Singur and CPM’s Development Paradigm

Editorial

Tuesday 24 April 2007

#socialtags

While Union Coal Minister Shibu Soren’s conviction and sentence on grave charges of abduction and murder has caused acute embarrassment to the UPA dispensation at the Centre and the Opposition BJP has predictably seized the opportunity to corner the ruling coalition with renewed vigour, one of the principal supporters of the Central Government—the CPM—has been placed in an unenviable position for the overzealous advocacy of a Tata car factory at Singur in West Bengal’s Hooghly district by the State CM, himself a member of the party’s highest policy-making body, the Polit-Bureau.

The CPM leaders, when asked why they were buckling under pressure from the Tatas to get 997 acres of prime farmland for their car factory at Singur thus uprooting a large number of poor peasants and agricultural workers (who have for the last several decades been the party’s mainstay), have informed that five or six alternative sites were shown to the Tatas but the latter insisted on Singur alone due to the various facilities it offers (actually this is directly linked to the industrial houses’ profit-motives, which completely negate the entire concept of ‘corporate social responsibility’ the Tatas in particular never tire of advertising). They made it clear: give us Singur or else we will leave West Bengal! And in the circumstances since persuasion “beyond a point” was futile the CPM found it prudent to accede to the demand of the industrial house. It was prudent to change its course because otherwise it felt that the Tatas leaving West Bengal would send a negative message to the rest of the country, and as a consequence indigenous and foreign industrial houses (multinationals) would not condescend to invest in the State. This is also what has been conveyed by influential segments of the media tied to Big Business.

Thus the State Government bent over backwards to placate the Tatas and decided to hand over first class fertile agricultural land at Singur to them. In its eagerness to help the Tatas it did not even go through the formality of signing an MoU with that industrial house. In not doing so it spared the Tatas from a lot of financial obligation (news reports suggest that the government provided Rs 140 crores from its own coffers for the purpose).

Some 15,000 families count on the Singur farmland for their livelihood. It is these people who are under the imminent threat of eviction and loss of livelihood on account of the Tatas’ obduracy and the State Government’s ‘pro-industry’ approach. Who are these people? They include about 5000 peasant families from 11 villages, thousands of agricultural workers, unregistered sharecroppers, cottage industry workers, local people engaged in small business. They will be directly affected due to the project. The CPM leaders claim that not only would they be provided handsome compensation (more than in other States) but also a sizeable number would be offered alternative employment. These claims and promises have, however, failed to generate widespread response among the people at large.

On the other hand, the factory would ensure employment opportunities to around 12,000 people. And of these 12,000 only a small portion would be locals, the CPM leaders themselves concede. So it is crystal-clear that more people would suffer as a result of this project than the number of beneficiaries.

• Records provided:
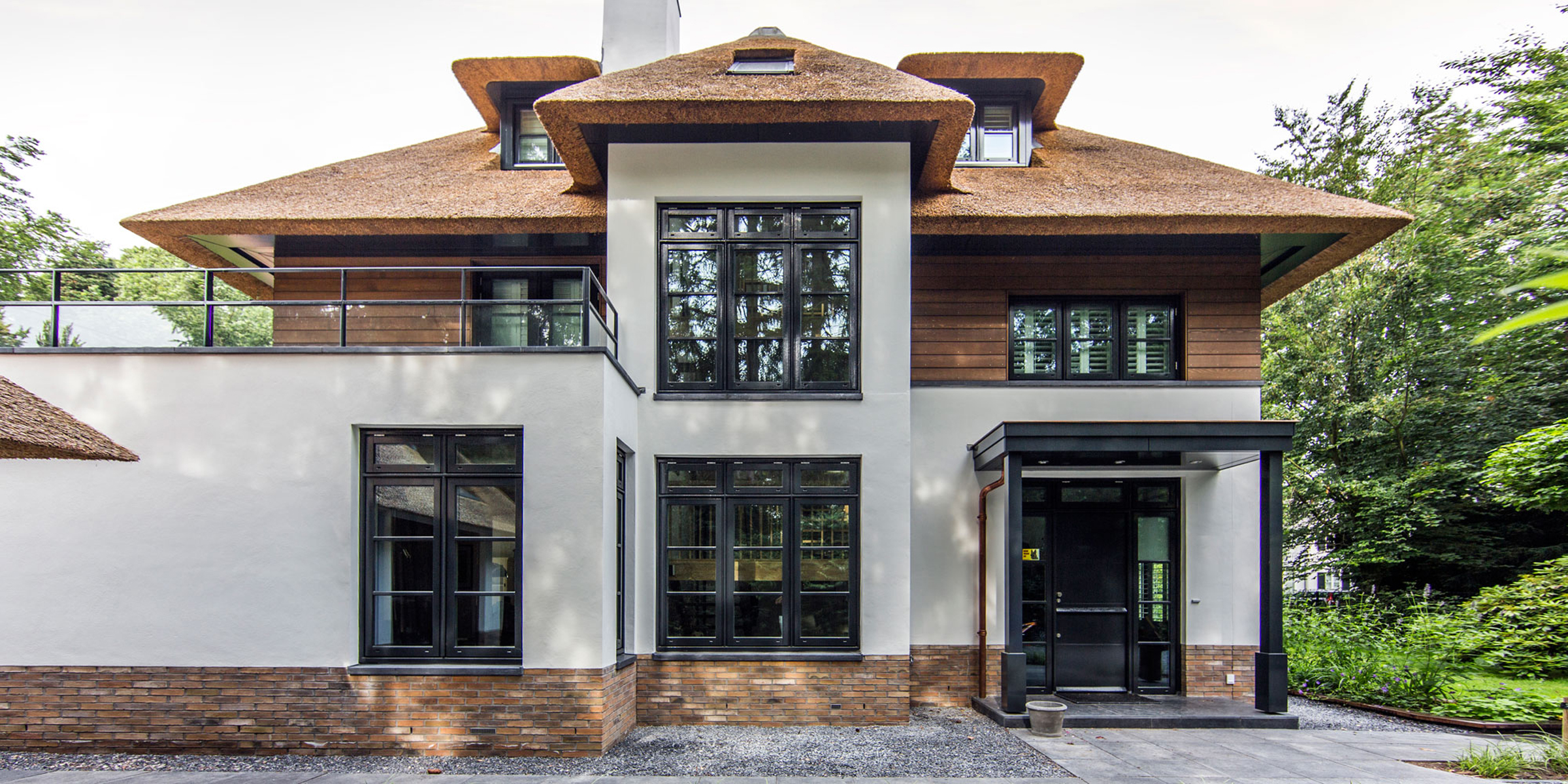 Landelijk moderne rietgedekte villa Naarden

--

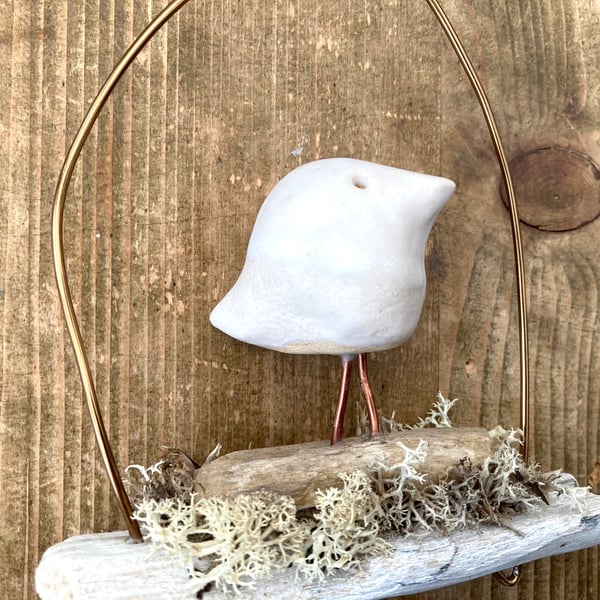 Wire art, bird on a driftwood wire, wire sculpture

• Problem A: For each statement, say yes or no on whether the Singur editorial supports it, and quote the words from it that settle the matter: (i) The Tatas sought 997 acres of farmland for their car factory at Singur. (ii) The State Government signed an MoU with the Tatas. (iii) The factory would give jobs to around 15,000 people.
• Problem B: Put this sentence from the Singur editorial into Spanish: "Some 15,000 families count on the Singur farmland for their livelihood."
The listing that comes after the Singur editorial has no connection to it.

• Task result A:
(i) Yes: "997 acres of prime farmland for their car factory at Singur"
(ii) No: "it did not even go through the formality of signing an MoU with that industrial house"
(iii) No: "the factory would ensure employment opportunities to around 12,000 people"

• Task result B: Unas 15.000 familias dependen de las tierras de cultivo de Singur para su sustento.